== Testo dato ==
***
Pubblicato il 09/02/1996 @ 16:17 in Convegni

Roma, 9 febbraio 1996

Convegno: ‘Se ci fosse Don Sturzo’

Amici di liberal

Invitato a parlare dell’attualità del pensiero di Luigi Sturzo in materia di economia, non essendone conoscitore né per ragioni storiche né per studi accademici, mi ritengo dispensato dal compito di delinearne, proprio qui, e proprio di fronte a tanti che ne sono studiosi esegeti e interpreti autorevolissimi, l’impianto teoretico e la ricchissima articolazione: dall’esperienza municipale a Caltagirone, attraverso la fondazione del Partito popolare, l’esperienza parlamentare, l’opposizione al fascismo, gli approfondimenti durante il lungo esilio, fino alle battaglie politiche dei suoi ultimi sette anni.
***
== Materiale di riferimento ==
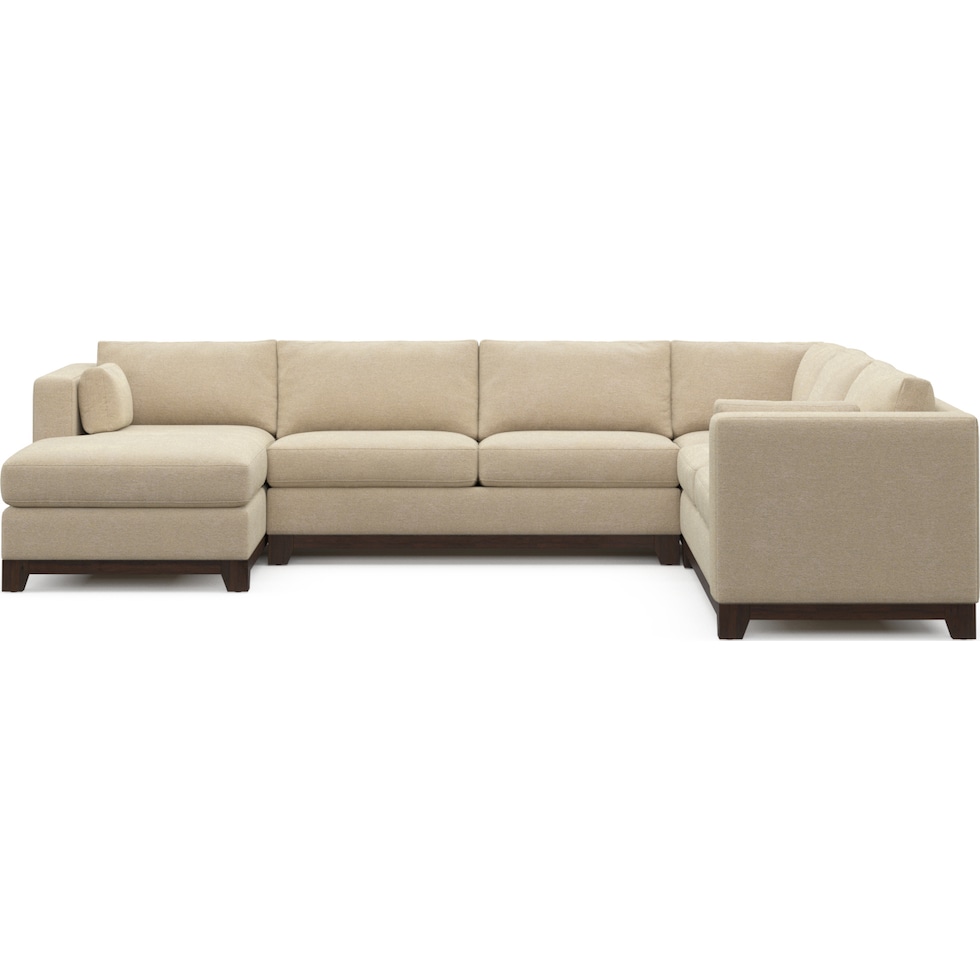 brentwood neutral sectional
***
Riporta parola per parola il tratto del testo dato che va da "Amici di liberal" fino a "ultimi sette anni.". Il materiale di riferimento non serve per svolgere l'esercizio.

== Svolgimento ==
Amici di liberal

Invitato a parlare dell’attualità del pensiero di Luigi Sturzo in materia di economia, non essendone conoscitore né per ragioni storiche né per studi accademici, mi ritengo dispensato dal compito di delinearne, proprio qui, e proprio di fronte a tanti che ne sono studiosi esegeti e interpreti autorevolissimi, l’impianto teoretico e la ricchissima articolazione: dall’esperienza municipale a Caltagirone, attraverso la fondazione del Partito popolare, l’esperienza parlamentare, l’opposizione al fascismo, gli approfondimenti durante il lungo esilio, fino alle battaglie politiche dei suoi ultimi sette anni.